GIVEN PROBLEM: Reproduce in full, word for word, the forum thread below on scraping hyperlink networks.

SELECTED EXCERPT:
<<<<

[HN Gopher] How to scrape and extract hyperlink networks with Be...
       ___________________________________________________________________
        
       How to scrape and extract hyperlink networks with BeautifulSoup and
       NetworkX
        
       Author : spacejunkjim
       Score  : 46 points
       Date   : 2021-11-15 19:16 UTC (3 hours ago)
        
 (HTM) web link (connectingfigures.com)
 (TXT) w3m dump (connectingfigures.com)
        
       | funnyflamigo wrote:
       | I know some people think all scraping is bad or malicious. I'd
       | like to point out this is a perfectly legitimate use case for it,
       | in fact this is how Google Search operates.
       | 
       | Web scraping done correctly should be barely noticeable if at all
       | to the operators. Don't send 10,000 req/s, have aggressive
       | delays, make your retries extremely generous, try to avoid pages
       | or actions you know are "heavy". You don't need to update data
       | from every product page every 5 minutes.

>>>>

DATASET SECTION:

<<<<

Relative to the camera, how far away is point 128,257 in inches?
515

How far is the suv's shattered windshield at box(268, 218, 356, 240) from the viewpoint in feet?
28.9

>>>>

OUTPUT BELOW:
[HN Gopher] How to scrape and extract hyperlink networks with Be...
       ___________________________________________________________________
        
       How to scrape and extract hyperlink networks with BeautifulSoup and
       NetworkX
        
       Author : spacejunkjim
       Score  : 46 points
       Date   : 2021-11-15 19:16 UTC (3 hours ago)
        
 (HTM) web link (connectingfigures.com)
 (TXT) w3m dump (connectingfigures.com)
        
       | funnyflamigo wrote:
       | I know some people think all scraping is bad or malicious. I'd
       | like to point out this is a perfectly legitimate use case for it,
       | in fact this is how Google Search operates.
       | 
       | Web scraping done correctly should be barely noticeable if at all
       | to the operators. Don't send 10,000 req/s, have aggressive
       | delays, make your retries extremely generous, try to avoid pages
       | or actions you know are "heavy". You don't need to update data
       | from every product page every 5 minutes.